Pick out each line of the records that follow containing the word "below", and copy those lines in order.

[start]

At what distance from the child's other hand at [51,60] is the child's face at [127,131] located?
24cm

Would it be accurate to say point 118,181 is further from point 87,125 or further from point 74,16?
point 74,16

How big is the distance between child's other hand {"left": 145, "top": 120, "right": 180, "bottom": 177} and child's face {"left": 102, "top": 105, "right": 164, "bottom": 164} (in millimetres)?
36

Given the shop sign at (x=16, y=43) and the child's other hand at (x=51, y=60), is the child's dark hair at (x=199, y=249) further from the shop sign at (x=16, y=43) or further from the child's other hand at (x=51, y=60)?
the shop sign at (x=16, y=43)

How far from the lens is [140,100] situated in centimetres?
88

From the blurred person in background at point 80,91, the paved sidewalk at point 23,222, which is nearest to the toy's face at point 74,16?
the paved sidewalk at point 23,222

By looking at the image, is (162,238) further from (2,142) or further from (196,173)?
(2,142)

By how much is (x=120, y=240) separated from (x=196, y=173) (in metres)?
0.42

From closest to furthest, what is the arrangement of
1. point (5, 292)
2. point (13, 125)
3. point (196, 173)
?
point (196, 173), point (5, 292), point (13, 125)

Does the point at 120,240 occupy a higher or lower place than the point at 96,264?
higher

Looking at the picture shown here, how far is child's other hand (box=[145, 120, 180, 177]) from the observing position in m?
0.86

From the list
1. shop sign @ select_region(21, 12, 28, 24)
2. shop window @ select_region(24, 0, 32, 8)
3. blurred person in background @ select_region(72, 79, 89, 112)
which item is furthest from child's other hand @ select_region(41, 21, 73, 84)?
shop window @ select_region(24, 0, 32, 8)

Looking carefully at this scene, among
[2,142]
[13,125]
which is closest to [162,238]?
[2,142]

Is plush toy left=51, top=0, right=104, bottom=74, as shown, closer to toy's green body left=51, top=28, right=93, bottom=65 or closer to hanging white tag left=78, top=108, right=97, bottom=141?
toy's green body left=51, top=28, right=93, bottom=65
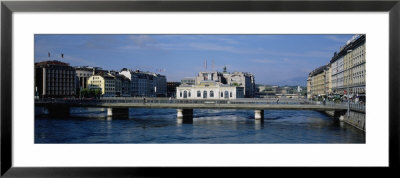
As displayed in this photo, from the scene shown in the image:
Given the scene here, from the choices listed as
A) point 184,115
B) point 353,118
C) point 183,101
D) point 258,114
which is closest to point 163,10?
point 353,118

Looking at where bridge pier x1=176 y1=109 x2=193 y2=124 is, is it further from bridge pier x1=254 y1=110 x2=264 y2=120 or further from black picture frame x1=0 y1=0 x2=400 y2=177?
black picture frame x1=0 y1=0 x2=400 y2=177

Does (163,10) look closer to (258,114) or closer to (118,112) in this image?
(258,114)

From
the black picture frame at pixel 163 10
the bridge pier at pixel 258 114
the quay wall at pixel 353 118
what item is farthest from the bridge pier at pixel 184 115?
the black picture frame at pixel 163 10

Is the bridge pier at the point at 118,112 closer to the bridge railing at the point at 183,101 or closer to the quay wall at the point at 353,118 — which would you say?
the bridge railing at the point at 183,101

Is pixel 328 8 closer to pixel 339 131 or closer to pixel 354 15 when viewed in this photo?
pixel 354 15

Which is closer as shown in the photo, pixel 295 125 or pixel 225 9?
pixel 225 9

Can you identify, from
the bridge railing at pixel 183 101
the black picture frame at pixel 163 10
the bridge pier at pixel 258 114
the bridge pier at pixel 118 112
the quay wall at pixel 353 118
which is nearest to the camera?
the black picture frame at pixel 163 10

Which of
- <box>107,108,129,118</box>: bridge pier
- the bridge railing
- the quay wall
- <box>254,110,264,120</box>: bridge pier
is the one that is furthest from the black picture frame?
<box>107,108,129,118</box>: bridge pier

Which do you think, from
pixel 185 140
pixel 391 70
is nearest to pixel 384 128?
pixel 391 70
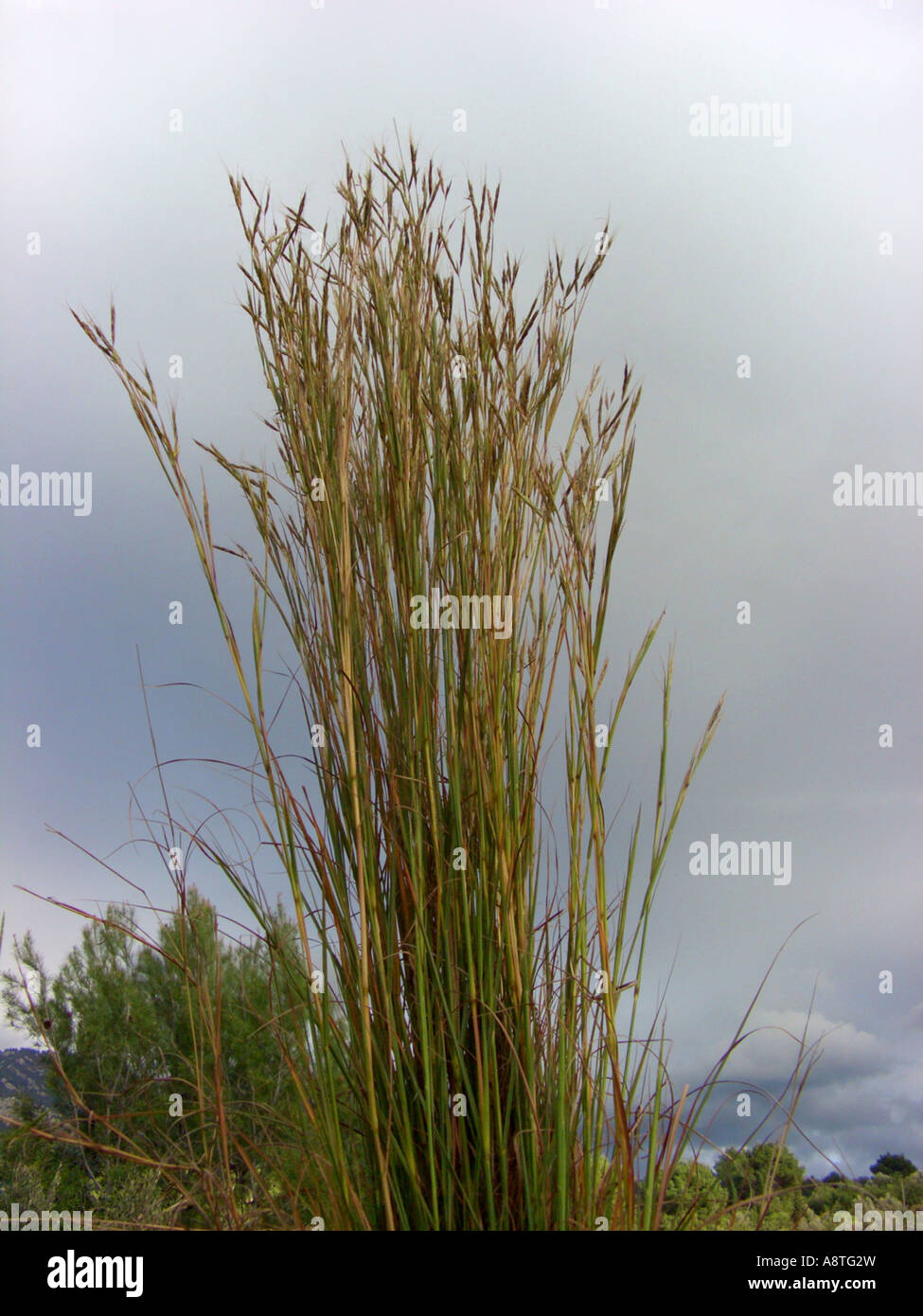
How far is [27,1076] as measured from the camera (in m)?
3.65

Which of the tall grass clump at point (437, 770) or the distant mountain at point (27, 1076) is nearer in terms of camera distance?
the tall grass clump at point (437, 770)

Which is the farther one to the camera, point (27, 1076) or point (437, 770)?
point (27, 1076)

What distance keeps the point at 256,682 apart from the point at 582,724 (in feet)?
1.64

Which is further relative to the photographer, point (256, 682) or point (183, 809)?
point (183, 809)

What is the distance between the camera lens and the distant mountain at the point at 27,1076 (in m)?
3.52

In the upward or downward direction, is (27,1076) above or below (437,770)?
below

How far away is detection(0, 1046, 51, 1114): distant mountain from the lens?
352cm

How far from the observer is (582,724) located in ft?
4.87

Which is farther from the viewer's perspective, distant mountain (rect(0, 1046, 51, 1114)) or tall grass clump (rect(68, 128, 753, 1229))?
distant mountain (rect(0, 1046, 51, 1114))
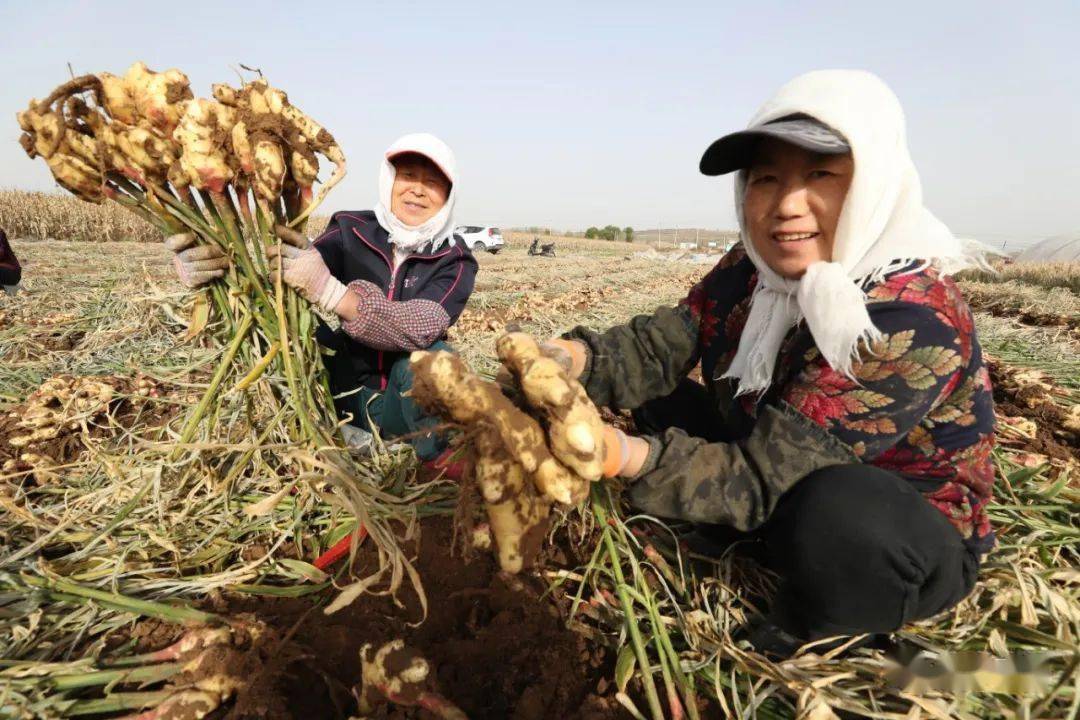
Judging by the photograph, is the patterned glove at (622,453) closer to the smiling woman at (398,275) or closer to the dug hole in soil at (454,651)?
the dug hole in soil at (454,651)

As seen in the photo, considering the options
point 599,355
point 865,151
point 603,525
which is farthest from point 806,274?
point 603,525

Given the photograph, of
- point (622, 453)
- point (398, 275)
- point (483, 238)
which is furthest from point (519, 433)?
point (483, 238)

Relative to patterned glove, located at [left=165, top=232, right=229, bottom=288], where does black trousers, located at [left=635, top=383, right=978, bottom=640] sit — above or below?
below

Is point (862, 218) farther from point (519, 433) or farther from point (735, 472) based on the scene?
point (519, 433)

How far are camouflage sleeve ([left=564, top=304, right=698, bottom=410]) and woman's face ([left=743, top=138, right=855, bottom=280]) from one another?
0.41m

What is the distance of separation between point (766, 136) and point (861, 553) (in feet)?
3.00

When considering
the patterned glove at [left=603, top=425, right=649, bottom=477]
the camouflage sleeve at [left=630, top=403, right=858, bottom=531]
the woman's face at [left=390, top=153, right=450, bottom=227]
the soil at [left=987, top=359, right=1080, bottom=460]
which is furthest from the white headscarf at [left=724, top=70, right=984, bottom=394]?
the soil at [left=987, top=359, right=1080, bottom=460]

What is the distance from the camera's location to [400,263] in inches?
83.4

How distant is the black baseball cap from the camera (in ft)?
3.56

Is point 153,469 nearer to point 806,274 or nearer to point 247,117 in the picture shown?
point 247,117

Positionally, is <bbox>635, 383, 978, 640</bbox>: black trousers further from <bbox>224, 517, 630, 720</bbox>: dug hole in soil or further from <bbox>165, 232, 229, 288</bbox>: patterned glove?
<bbox>165, 232, 229, 288</bbox>: patterned glove

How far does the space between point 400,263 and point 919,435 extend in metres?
1.79

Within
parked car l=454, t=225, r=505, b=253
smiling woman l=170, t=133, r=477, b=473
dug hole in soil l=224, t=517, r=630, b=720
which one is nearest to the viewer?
dug hole in soil l=224, t=517, r=630, b=720

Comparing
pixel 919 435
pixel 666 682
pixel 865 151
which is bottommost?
pixel 666 682
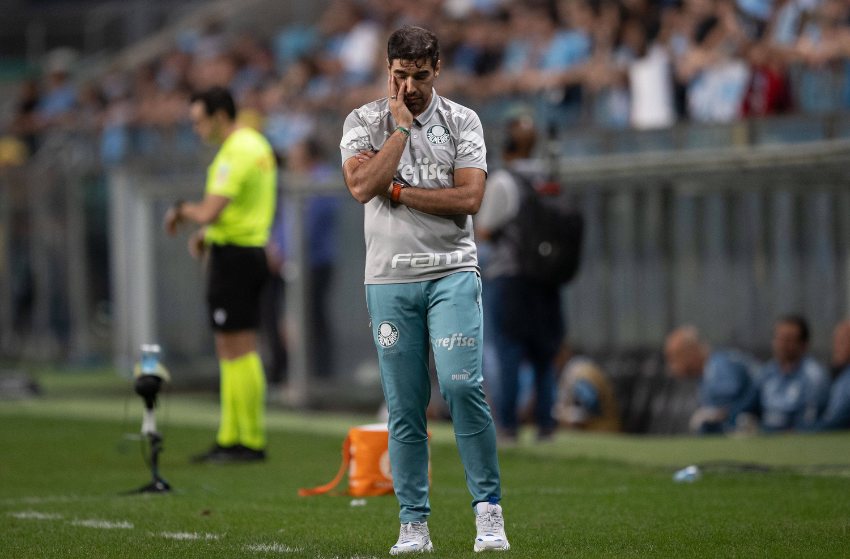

[end]

-- Solution to this task --
In the upward or downward direction, is (27,1076) above or below (437,770)?
below
Relative to patterned glove, located at [left=165, top=232, right=229, bottom=288], where does black trousers, located at [left=635, top=383, right=978, bottom=640] sit — above or below?
below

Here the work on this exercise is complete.